Q: That one unexpected surprise—the thing that really put a smile on your face and made it all worth it so far—what was it?

Bill: While there have been many unexpected surprises, but one really sticks out and reminds me to this day why I do what I do. In early January 2013, while working on my Winter 48, my friend Mike organized a Meetup hike to Moosilauke. The rest of the group bailed, as there was rain forecast, but we stuck to the plan and traced out Glencliff Trail. We did get rained on a bit, but it was never terrible. Reaching the socked in South Peak, we resigned ourselves to having no view from Moosilauke itself. But on our approach, the sky brightened above us, and we popped out above the clouds, an undercast all around, the high peaks poking out like islands in the sea. This was my first experience with this phenomenon, and it was truly unforgettable.

Q: EMS has stores all over New England. Which one is yours? Do they know what you’re up to?

Bill: I usually frequent the store in Portland, though since I find myself in Conway so often, I’ll stop there too. When I come in to stock up for a backpacking trip, or pick up some random things, the employees will usually ask what I’m up to, as far as the trip I’m preparing for. They have no idea the true extent of my madness.

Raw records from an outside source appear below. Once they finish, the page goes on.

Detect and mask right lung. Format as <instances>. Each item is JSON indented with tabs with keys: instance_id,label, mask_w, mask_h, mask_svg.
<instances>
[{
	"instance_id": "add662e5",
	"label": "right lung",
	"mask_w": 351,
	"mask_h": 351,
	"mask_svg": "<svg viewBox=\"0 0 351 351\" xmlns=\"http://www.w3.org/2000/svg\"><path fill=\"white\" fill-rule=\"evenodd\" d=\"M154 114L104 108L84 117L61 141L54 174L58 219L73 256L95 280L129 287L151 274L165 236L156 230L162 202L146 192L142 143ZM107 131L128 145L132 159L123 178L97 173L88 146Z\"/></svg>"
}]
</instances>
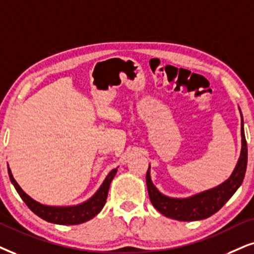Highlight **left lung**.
Segmentation results:
<instances>
[{
  "label": "left lung",
  "instance_id": "8db88e82",
  "mask_svg": "<svg viewBox=\"0 0 254 254\" xmlns=\"http://www.w3.org/2000/svg\"><path fill=\"white\" fill-rule=\"evenodd\" d=\"M243 125L244 122L242 116V153H240L238 164H237L231 177L217 188L186 199L166 197V195L160 193L151 182L149 166L146 172V186L150 200L153 206L165 217L181 221L205 219V218L211 217L217 211H219L234 194V192L238 190V188L244 181V177H245L247 166V143Z\"/></svg>",
  "mask_w": 254,
  "mask_h": 254
}]
</instances>
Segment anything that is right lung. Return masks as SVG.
I'll return each mask as SVG.
<instances>
[{
  "instance_id": "add662e5",
  "label": "right lung",
  "mask_w": 254,
  "mask_h": 254,
  "mask_svg": "<svg viewBox=\"0 0 254 254\" xmlns=\"http://www.w3.org/2000/svg\"><path fill=\"white\" fill-rule=\"evenodd\" d=\"M117 169L112 170L109 173L108 177L105 178L103 184H102L99 190L96 192V194L88 201L83 203L77 206H70V207H54V206H47V205H42L30 198L25 192L20 188V185L16 183V181L12 177L10 169L8 168L9 178L15 186L16 191L20 194L22 200L27 204V206L30 208L35 214L42 219L49 221V223L60 224V225H77V224L84 223L94 218L96 214L99 213L104 206L105 201H107L109 188H110V183L114 179L115 175H116Z\"/></svg>"
}]
</instances>
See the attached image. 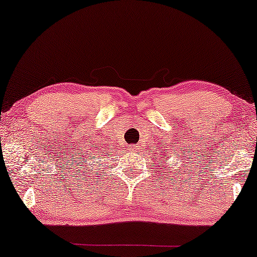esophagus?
I'll return each mask as SVG.
<instances>
[{"mask_svg":"<svg viewBox=\"0 0 257 257\" xmlns=\"http://www.w3.org/2000/svg\"><path fill=\"white\" fill-rule=\"evenodd\" d=\"M127 149H128V151H131V152H136V151L138 150V146H137V145H130Z\"/></svg>","mask_w":257,"mask_h":257,"instance_id":"1","label":"esophagus"}]
</instances>
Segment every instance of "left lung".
I'll list each match as a JSON object with an SVG mask.
<instances>
[{
  "instance_id": "left-lung-1",
  "label": "left lung",
  "mask_w": 257,
  "mask_h": 257,
  "mask_svg": "<svg viewBox=\"0 0 257 257\" xmlns=\"http://www.w3.org/2000/svg\"><path fill=\"white\" fill-rule=\"evenodd\" d=\"M161 153H163V151H161Z\"/></svg>"
}]
</instances>
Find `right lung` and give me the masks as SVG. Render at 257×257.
<instances>
[{
  "instance_id": "obj_1",
  "label": "right lung",
  "mask_w": 257,
  "mask_h": 257,
  "mask_svg": "<svg viewBox=\"0 0 257 257\" xmlns=\"http://www.w3.org/2000/svg\"><path fill=\"white\" fill-rule=\"evenodd\" d=\"M99 153H100L99 150L91 151V152L89 153V157H87V160H89L90 163H91V161H94L96 159H98V158H99V156H100ZM96 163H98V161H96Z\"/></svg>"
}]
</instances>
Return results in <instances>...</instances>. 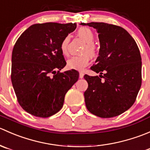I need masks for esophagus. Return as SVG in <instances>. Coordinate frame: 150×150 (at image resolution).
I'll return each instance as SVG.
<instances>
[{
	"label": "esophagus",
	"instance_id": "34e87169",
	"mask_svg": "<svg viewBox=\"0 0 150 150\" xmlns=\"http://www.w3.org/2000/svg\"><path fill=\"white\" fill-rule=\"evenodd\" d=\"M84 76V73L83 72H80V74H79V78H83Z\"/></svg>",
	"mask_w": 150,
	"mask_h": 150
}]
</instances>
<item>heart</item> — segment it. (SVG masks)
<instances>
[{
    "instance_id": "1",
    "label": "heart",
    "mask_w": 150,
    "mask_h": 150,
    "mask_svg": "<svg viewBox=\"0 0 150 150\" xmlns=\"http://www.w3.org/2000/svg\"><path fill=\"white\" fill-rule=\"evenodd\" d=\"M78 35L83 40V41L86 43V46L84 47L82 56H77V57H72L67 60V65L69 69H77V70H82L83 69L88 65L89 62V57H93L96 54V48L95 47L94 40L95 35L93 31L91 29L88 28H81L78 30ZM69 37L66 36L62 41L60 45L62 53L64 55H67L69 53Z\"/></svg>"
}]
</instances>
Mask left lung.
Returning a JSON list of instances; mask_svg holds the SVG:
<instances>
[{
  "label": "left lung",
  "instance_id": "left-lung-1",
  "mask_svg": "<svg viewBox=\"0 0 150 150\" xmlns=\"http://www.w3.org/2000/svg\"><path fill=\"white\" fill-rule=\"evenodd\" d=\"M81 25L96 29L100 42L99 57L91 67L100 74L99 77L84 75L88 84L84 92L86 106L91 113L98 117H115L134 104L139 91V49L131 35L121 27L104 22Z\"/></svg>",
  "mask_w": 150,
  "mask_h": 150
}]
</instances>
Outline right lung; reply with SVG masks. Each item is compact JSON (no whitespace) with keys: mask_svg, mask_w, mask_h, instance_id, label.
I'll use <instances>...</instances> for the list:
<instances>
[{"mask_svg":"<svg viewBox=\"0 0 150 150\" xmlns=\"http://www.w3.org/2000/svg\"><path fill=\"white\" fill-rule=\"evenodd\" d=\"M76 26L56 22L33 25L13 46L12 86L19 104L32 115L48 117L58 112L66 93L78 81L79 72L75 69L59 72L67 64L60 45Z\"/></svg>","mask_w":150,"mask_h":150,"instance_id":"1","label":"right lung"}]
</instances>
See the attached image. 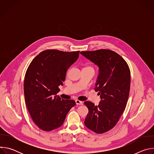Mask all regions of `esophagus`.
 <instances>
[{"label":"esophagus","mask_w":154,"mask_h":154,"mask_svg":"<svg viewBox=\"0 0 154 154\" xmlns=\"http://www.w3.org/2000/svg\"><path fill=\"white\" fill-rule=\"evenodd\" d=\"M75 103L77 105H83V102L79 100H76Z\"/></svg>","instance_id":"34e87169"}]
</instances>
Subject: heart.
Listing matches in <instances>:
<instances>
[{"mask_svg":"<svg viewBox=\"0 0 154 154\" xmlns=\"http://www.w3.org/2000/svg\"><path fill=\"white\" fill-rule=\"evenodd\" d=\"M85 68H92L93 69V68L91 67V66H86V67H85Z\"/></svg>","mask_w":154,"mask_h":154,"instance_id":"b5f03b06","label":"heart"}]
</instances>
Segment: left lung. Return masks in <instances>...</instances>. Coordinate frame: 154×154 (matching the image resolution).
I'll list each match as a JSON object with an SVG mask.
<instances>
[{
  "label": "left lung",
  "mask_w": 154,
  "mask_h": 154,
  "mask_svg": "<svg viewBox=\"0 0 154 154\" xmlns=\"http://www.w3.org/2000/svg\"><path fill=\"white\" fill-rule=\"evenodd\" d=\"M82 55L99 68L95 91L101 100L97 106L90 101L84 104L88 109L85 126L96 134L112 129L125 108L130 88V71L125 60L109 49L82 51Z\"/></svg>",
  "instance_id": "1"
}]
</instances>
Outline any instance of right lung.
<instances>
[{
  "instance_id": "obj_1",
  "label": "right lung",
  "mask_w": 154,
  "mask_h": 154,
  "mask_svg": "<svg viewBox=\"0 0 154 154\" xmlns=\"http://www.w3.org/2000/svg\"><path fill=\"white\" fill-rule=\"evenodd\" d=\"M79 52L48 49L40 52L29 66L24 83L25 101L33 121L42 130L60 127L75 105L74 100L61 99L57 94Z\"/></svg>"
}]
</instances>
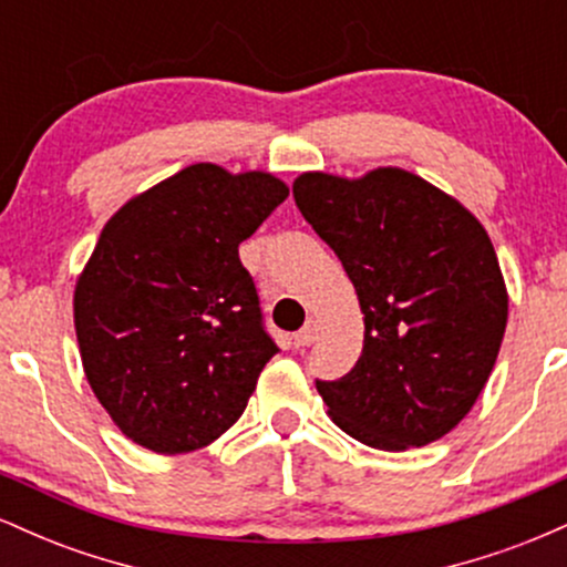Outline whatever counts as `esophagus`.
Here are the masks:
<instances>
[{
	"mask_svg": "<svg viewBox=\"0 0 567 567\" xmlns=\"http://www.w3.org/2000/svg\"><path fill=\"white\" fill-rule=\"evenodd\" d=\"M317 336H320V324H317V320H309L296 333V347H311L317 341Z\"/></svg>",
	"mask_w": 567,
	"mask_h": 567,
	"instance_id": "esophagus-1",
	"label": "esophagus"
}]
</instances>
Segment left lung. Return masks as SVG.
Masks as SVG:
<instances>
[{
	"label": "left lung",
	"instance_id": "left-lung-1",
	"mask_svg": "<svg viewBox=\"0 0 567 567\" xmlns=\"http://www.w3.org/2000/svg\"><path fill=\"white\" fill-rule=\"evenodd\" d=\"M292 197L365 315L357 365L317 381L333 424L389 453L445 437L491 379L509 317L485 226L402 167L360 178L309 171L292 181Z\"/></svg>",
	"mask_w": 567,
	"mask_h": 567
}]
</instances>
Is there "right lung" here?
I'll return each mask as SVG.
<instances>
[{"label": "right lung", "mask_w": 567, "mask_h": 567, "mask_svg": "<svg viewBox=\"0 0 567 567\" xmlns=\"http://www.w3.org/2000/svg\"><path fill=\"white\" fill-rule=\"evenodd\" d=\"M290 194L266 171L197 162L130 197L74 285L84 375L135 445L175 455L243 415L266 362L245 243Z\"/></svg>", "instance_id": "add662e5"}]
</instances>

Q: Surely you envision the final mile. Do you already have in mind the last trail you’ll hike to complete your trace?

Bill: I have a few trails in mind, some easy with a good view at the end of it all, and others pure torment for all involved. Seriously though, I’d like to pick something that my parents will be able to join me on, it would mean a lot if they could be there for the finish.

A patch of False Hellebore (Indian Poke) along Haystack Notch Trail, 5/15/14

Q: How long will this take you?

Bill: It’s taken a bit over four years to get this far, and I’ve only really been concentrating on it for the past two. I’m hoping to finish off the slightly less than 300 miles I have left in 2015, and am looking toward an Autumn finish.

Q: There are a lot of web-based resources for hikers these days. What’s your favorite?

Bill: Do I have to pick just one? I’ll give you a couple. — Aggregator of all things Northeast hiking related, trail conditions, road closures, weather, stream gauges, you name it. More features are being added all the time! — While TrailsNH pulls from this site, it’s a worthy resource in its own right. The archived reports are super helpful, especially in the winter and shoulder seasons, and for obscure trails. You might find a few reports of mine.”

Special Notes:

As of Sunday, February 8, 2015, Bill has completed 81.5% of his trace, with only 266.6 miles left to go. He would have been a bit closer to his goal, but he slept late on Saturday.

Although Bill is tracing the White Mountains, he sort of isn’t—he’s using a black marker to indicate completed trails on his map. Go, Bill.